**Brief:**
Copy out the entire listing below exactly, but without its pictures.
BEGIN Data
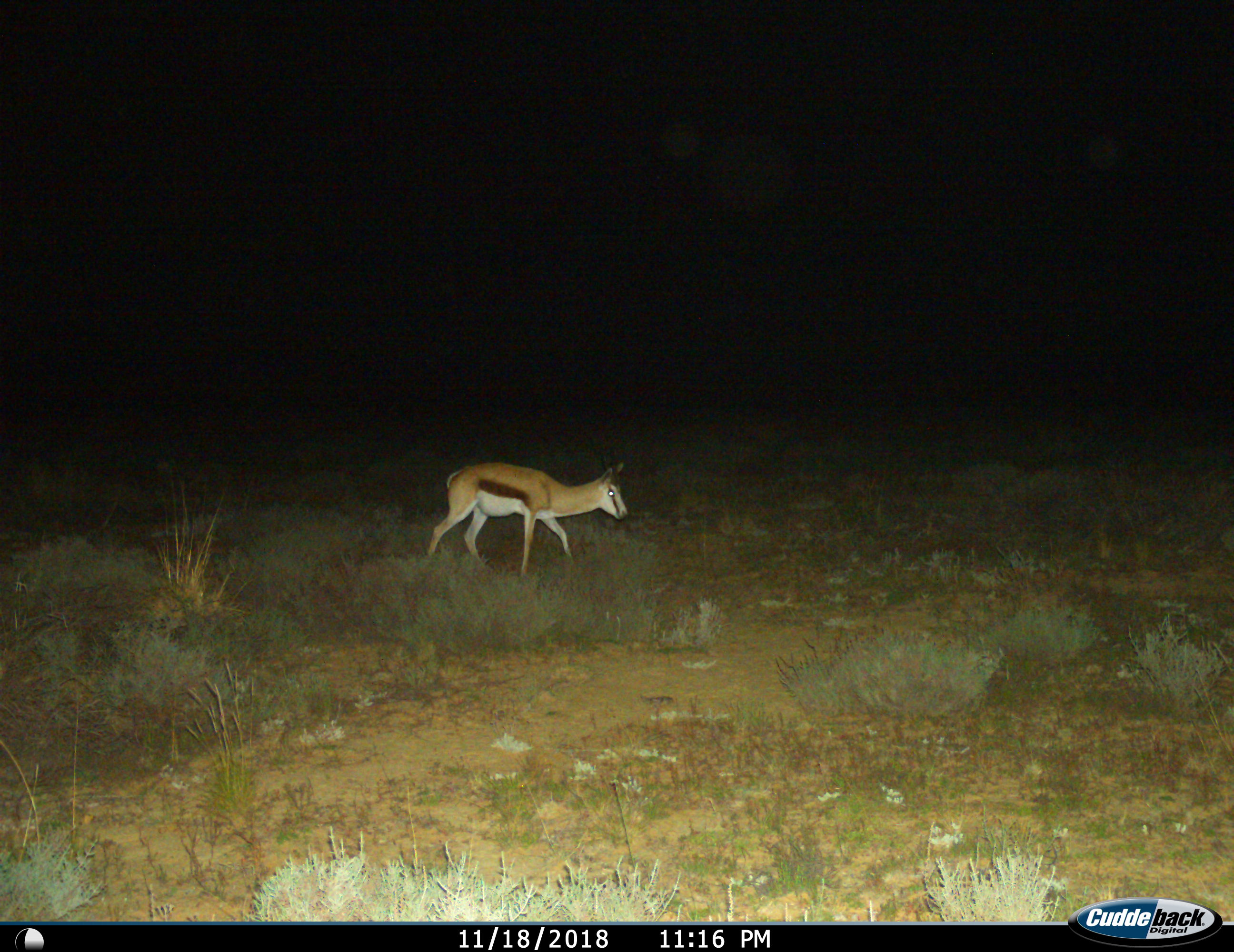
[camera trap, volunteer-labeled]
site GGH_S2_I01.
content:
END Data
**Response for this exercise:**
[camera trap, volunteer-labeled]
site GGH_S2_I01.
content:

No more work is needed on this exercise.